Experiences Providing Medical Assistance during the Sewol Ferry Disaster Using Traditional Korean Medicine

1Department of Preventive Medicine, College of Korean Medicine, Woosuk University, Jeollabuk-do, Republic of Korea
2KM Fundamental Research Division, Korea Institute of Oriental Medicine, Daejeon, Republic of Korea
3Internal Medicine, College of Korean Medicine, Gachon University, Seongnam, Republic of Korea
4Department of Preventive Medicine, College of Korean Medicine, Kyung Hee University, Seoul, Republic of Korea
5Internal Medicine, College of Korean Medicine, Semyung University, Chungbuk, Republic of Korea
6Department of Preventive Medicine, College of Korean Medicine, Daejeon University, Daejeon, Republic of Korea
7Department of Pharmaceutical Affairs, The Association of Korean Medicine, Seoul, Republic of Korea
8Clinical Research Division, Korea Institute of Oriental Medicine, Daejeon, Republic of Korea

Correspondence should be addressed to Seong-Gyu Ko;

Received 28 June 2017; Revised 7 September 2017; Accepted 1 October 2017; Published 7 November 2017

Academic Editor: Hanbing Li

Copyright © 2017 Kyeong Han Kim et al. This is an open access article distributed under the Creative Commons Attribution License, which permits unrestricted use, distribution, and reproduction in any medium, provided the original work is properly cited.

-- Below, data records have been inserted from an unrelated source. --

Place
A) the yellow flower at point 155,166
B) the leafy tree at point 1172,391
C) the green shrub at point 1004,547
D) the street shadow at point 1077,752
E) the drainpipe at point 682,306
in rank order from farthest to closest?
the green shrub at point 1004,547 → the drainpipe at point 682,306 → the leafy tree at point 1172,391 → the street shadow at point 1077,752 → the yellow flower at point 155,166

Background. This study aimed to investigate medical records using traditional Korean medicine (TKM) in Sewol Ferry disaster in 2014 and further explore the possible role of traditional medicine in disaster situation. Methods. After Sewol Ferry accident, 3 on-site tents for TKM assistance by the Association of Korean Medicine (AKOM) in Jindo area were installed. The AKOM mobilized volunteer TKM doctors and assistants and dispatched each on-site tent in three shifts within 24 hours. Anyone could use on-site tent without restriction and TKM treatments including herb medicine were administered individually. Results. The total of 1,860 patients were treated during the periods except for medical assistance on the barge. Most patients were diagnosed in musculoskeletal diseases (66.4%) and respiratory diseases (7.4%) and circulatory diseases (8.4%) followed. The most frequently used herbal medicines were Shuanghe decoction (80 days), Su He Xiang Wan (288 pills), and Wuji powder (73 days). Conclusions. TKM in medical assistance can be helpful to rescue worker or group life people in open shelter when national disasters occur. Therefore, it is important to construct a rapid respond system using TKM resources based on experience.